Religion in the nineteenth century
The 1829 Catholic Emancipation Act was a major turning point, and showed that Parliament no longer acted exclusively for the Church of England.
Greater religious toleration
Most dissenters had enjoyed a wide measure of toleration since 1689. Provided they fulfilled certain conditions they could hold public office and be elected to Parliament. Groups like the Quakers also greatly influenced Parliament by petitioning against continuation of the slave trade and poor conditions in prisons.
Few doubted their economic and social importance to the state by the early 19th century, but legal barriers against them still remained.
The most important of these were removed by an Act in 1828 in response to years of campaigning by the United Committee of Dissenting Deputies, a powerful nonconformist pressure group.
Church and state
In 1833 the Irish Church Temporalities Act substantially slimmed down the Church's organisation in Ireland. This sparked widespread concern that too much parliamentary intervention was forcing the Church into decline.
A group of Oxford theologians – the Oxford Movement – sought to re-invigorate the Church's spiritual dimension, but further parliamentary reform continued to address the Church's position within the state, as well as giving increasing attention to the nation's religious diversity.
Dissenters, Catholics and Jews
In 1846 Parliament passed the Religious Disabilities Act which removed the last restrictions against dissenters and Catholics.
It also extended to Jews the same rights and freedoms on education, property and the administration of charities.
In 1858, after a ten-year campaign led by David Salomons, the first Jewish lord mayor of London, the Jewish Relief Act was passed granting full civil and political rights to Jews. The first Jewish MP, Baron Lionel de Rothschild, took his seat the same year.

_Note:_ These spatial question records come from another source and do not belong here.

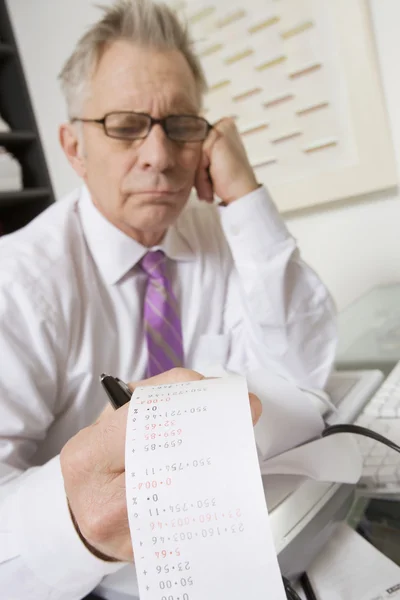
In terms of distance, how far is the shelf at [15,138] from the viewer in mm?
1765

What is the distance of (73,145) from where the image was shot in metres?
0.87

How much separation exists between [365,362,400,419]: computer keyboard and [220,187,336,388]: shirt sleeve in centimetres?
13

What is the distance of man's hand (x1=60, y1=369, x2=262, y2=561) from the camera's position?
0.35 m

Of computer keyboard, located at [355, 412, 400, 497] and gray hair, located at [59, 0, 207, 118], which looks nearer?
computer keyboard, located at [355, 412, 400, 497]

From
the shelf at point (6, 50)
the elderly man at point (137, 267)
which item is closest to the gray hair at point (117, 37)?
the elderly man at point (137, 267)

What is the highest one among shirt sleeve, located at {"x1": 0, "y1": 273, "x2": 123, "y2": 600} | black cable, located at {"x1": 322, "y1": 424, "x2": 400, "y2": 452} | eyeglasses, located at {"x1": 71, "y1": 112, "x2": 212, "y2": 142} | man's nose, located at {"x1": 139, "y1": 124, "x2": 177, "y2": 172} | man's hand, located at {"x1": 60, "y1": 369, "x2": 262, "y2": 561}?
eyeglasses, located at {"x1": 71, "y1": 112, "x2": 212, "y2": 142}

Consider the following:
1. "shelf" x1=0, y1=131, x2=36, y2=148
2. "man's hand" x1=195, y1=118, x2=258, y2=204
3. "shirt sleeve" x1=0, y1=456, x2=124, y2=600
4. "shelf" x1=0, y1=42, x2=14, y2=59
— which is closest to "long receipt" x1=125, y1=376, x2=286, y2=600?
"shirt sleeve" x1=0, y1=456, x2=124, y2=600

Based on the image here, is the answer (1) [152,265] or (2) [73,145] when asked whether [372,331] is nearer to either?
(1) [152,265]

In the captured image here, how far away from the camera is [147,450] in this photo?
31cm

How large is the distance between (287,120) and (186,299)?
22.5 inches

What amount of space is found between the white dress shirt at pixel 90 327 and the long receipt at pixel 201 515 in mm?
150

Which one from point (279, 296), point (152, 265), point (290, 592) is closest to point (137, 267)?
point (152, 265)

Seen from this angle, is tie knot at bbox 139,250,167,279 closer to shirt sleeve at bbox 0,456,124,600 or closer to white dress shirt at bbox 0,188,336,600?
white dress shirt at bbox 0,188,336,600

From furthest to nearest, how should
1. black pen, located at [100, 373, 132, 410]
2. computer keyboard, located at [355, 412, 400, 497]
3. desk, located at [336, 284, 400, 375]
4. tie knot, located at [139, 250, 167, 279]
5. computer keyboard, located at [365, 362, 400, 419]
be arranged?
1. desk, located at [336, 284, 400, 375]
2. tie knot, located at [139, 250, 167, 279]
3. computer keyboard, located at [365, 362, 400, 419]
4. computer keyboard, located at [355, 412, 400, 497]
5. black pen, located at [100, 373, 132, 410]
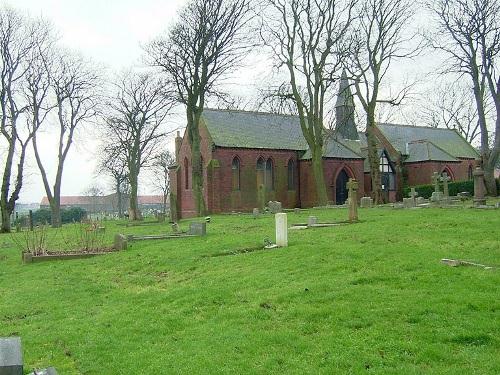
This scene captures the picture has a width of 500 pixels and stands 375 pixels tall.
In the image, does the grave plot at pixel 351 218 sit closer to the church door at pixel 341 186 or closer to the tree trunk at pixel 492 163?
the tree trunk at pixel 492 163

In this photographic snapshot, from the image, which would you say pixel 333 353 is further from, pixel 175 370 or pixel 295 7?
pixel 295 7

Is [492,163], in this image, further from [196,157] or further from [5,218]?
[5,218]

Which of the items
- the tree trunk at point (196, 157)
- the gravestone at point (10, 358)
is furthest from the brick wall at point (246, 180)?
the gravestone at point (10, 358)

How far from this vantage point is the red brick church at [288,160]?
4312cm

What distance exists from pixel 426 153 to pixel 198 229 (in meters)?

Benjamin Disraeli, who was from a Jewish family, became Prime Minister in 1868.
Other major reforms
Two Acts of 1857 transferred to the state the Church's ancient jurisdictions over matrimonial matters and the administration of wills.
Other legislation was beginning to lessen the Church's role in the provision of education.

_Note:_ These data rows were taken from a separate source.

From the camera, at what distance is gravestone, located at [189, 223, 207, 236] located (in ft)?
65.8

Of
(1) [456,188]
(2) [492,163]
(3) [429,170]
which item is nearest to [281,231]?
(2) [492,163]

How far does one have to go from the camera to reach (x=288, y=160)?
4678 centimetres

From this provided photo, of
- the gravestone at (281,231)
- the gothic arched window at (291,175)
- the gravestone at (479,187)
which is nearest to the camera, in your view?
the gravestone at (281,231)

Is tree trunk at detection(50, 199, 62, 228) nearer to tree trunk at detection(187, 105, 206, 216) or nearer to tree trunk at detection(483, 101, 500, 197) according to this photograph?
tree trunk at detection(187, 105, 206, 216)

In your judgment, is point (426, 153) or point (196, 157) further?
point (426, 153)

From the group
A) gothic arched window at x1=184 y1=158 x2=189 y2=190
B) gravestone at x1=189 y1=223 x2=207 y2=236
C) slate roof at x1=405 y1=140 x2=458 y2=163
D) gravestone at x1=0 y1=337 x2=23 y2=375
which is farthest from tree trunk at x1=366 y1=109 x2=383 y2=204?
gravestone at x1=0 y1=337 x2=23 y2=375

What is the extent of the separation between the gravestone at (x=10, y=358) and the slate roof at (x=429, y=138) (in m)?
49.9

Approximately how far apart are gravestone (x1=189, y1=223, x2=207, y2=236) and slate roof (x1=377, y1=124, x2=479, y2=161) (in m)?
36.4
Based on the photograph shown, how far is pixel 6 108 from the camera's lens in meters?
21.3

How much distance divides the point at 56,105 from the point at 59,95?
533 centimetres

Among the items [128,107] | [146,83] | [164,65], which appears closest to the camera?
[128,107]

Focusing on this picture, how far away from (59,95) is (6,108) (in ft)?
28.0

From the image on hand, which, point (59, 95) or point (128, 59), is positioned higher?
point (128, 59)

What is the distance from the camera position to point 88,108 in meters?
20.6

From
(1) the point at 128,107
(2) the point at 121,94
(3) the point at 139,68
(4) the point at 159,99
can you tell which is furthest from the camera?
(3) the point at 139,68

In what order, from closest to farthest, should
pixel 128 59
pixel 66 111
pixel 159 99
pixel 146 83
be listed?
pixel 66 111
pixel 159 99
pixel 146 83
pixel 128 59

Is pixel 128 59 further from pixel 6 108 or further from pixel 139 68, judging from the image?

In 1869 the Irish Church Disestablishment Act ended the official, but unrealistic, status of the Anglican Church in Ireland where the population was mainly Catholic.
Atheists
The leading atheist campaigner, Charles Bradlaugh, was elected to Parliament in 1880 but was refused the oath because of his atheism, and was unable to take his seat.

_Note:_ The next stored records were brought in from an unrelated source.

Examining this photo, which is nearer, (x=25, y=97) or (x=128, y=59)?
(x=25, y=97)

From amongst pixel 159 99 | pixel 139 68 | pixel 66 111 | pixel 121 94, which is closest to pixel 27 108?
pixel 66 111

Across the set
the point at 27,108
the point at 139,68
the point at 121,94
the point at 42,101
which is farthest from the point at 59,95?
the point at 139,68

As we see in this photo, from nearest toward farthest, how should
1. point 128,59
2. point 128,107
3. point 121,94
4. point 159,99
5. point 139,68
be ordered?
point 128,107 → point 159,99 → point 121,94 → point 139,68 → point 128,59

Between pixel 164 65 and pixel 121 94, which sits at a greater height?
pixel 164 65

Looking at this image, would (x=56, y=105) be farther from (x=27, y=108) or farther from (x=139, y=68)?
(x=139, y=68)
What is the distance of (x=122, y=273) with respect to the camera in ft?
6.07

Despite being re-elected four times, he eventually took the customary oath in 1886 and as an MP campaigned for a change in the law.
The Oaths Act of 1888 allowed individuals professing no religious belief, or whose religious beliefs did not allow the taking of oaths, to "solemnly affirm" rather than "swear by God".
From this point on, people of non-Christian background and atheists were able to take up their Parliamentary seats after they were elected.